Bedford School Sixth Formers Matthew Lewis, James Wallace, Alex Ward and Henry Shaw caused a stir in the Barclays Blockchain Hackathon on the 5 and 6 February in London when they scooped third prize. 

Awash with technical teams from banks and high-profile tech companies, the Bedford School boys were the only school team invited and had no prior blockchain technology experience up until two days before the event. Despite this, they managed to pitch their idea, set up blockchain networks*, install software, develop a project and present it to not only the UK’s big banks and tech companies but also professional services firms such as Ernst & Young and journalists from the financial press.

During the competition, the boys, alongside all the other competitors, were challenged to come up with an idea for exchanging data and verifying transactions between two different blockchains using Ion interoperability protocol. The Bedford School team identified a novel use-case for the technology; that of data exchange that enabled UCAS, exam-boards, awarding bodies, schools and students to all transfer and digitally sign contracts seamlessly in a currency that is very valuable to them – their exam results.  

During the pitch process, carried out Dragons’ Den style, the boys’ ideas immediately generated great excitement with the judges, mostly comprising of technical directors from banks, including Barclays, HSBC, Santander and UBS, who were overheard saying things like, “Do you realise that this could be applied to…” and “my god, this is brilliant!”.

After their successful pitch, the boys set about the task of coding, from scratch, a working prototype of the solution. They created contracts that were digitally signed and passed through the block-chain Ion framework, being filled out by awarding bodies and schools; passing around examination result-tokens like bitcoins in a financial market.

During the event, the boys also identified two important defects in the technology that they were using. The technical team at Clearmatics, the company who invented the Ion framework, could not believe that boys from a school could find such important defects. Clearmatics posted: “Some bright and motivated A-Level students from Bedford School were one of the teams, and they raised issues in our GitHub repository and even wrote a pull request.”
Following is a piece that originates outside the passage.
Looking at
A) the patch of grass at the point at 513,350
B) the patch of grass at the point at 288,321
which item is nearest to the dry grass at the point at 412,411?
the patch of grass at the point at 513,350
Speaking on the boys’ inventive solution, Dr Lee Braine, Investment Bank CTO Office at Barclays, explained, “Their solution was the only one that was truly generalised and re-usable, and it opened our eyes to new use-cases that nobody has thought of before”. He continued “Bedford’s pitch was professional, clear and concise, and we actually saw the working prototype of contracts being automatically swapped between exam-boards and schools”.

Computer Science Teacher, Dr Wild told us, “I have never been more proud of boys in all my time at the school – they were the talk of the event. They were personally congratulated by the Chief Technology Officer for the Corporate and Investment Bank at Barclays, and Santander has already opened a dialogue about possible future careers. Quite some achievement!”

 

*Blockchain networks allow digital information to be distributed but not copied.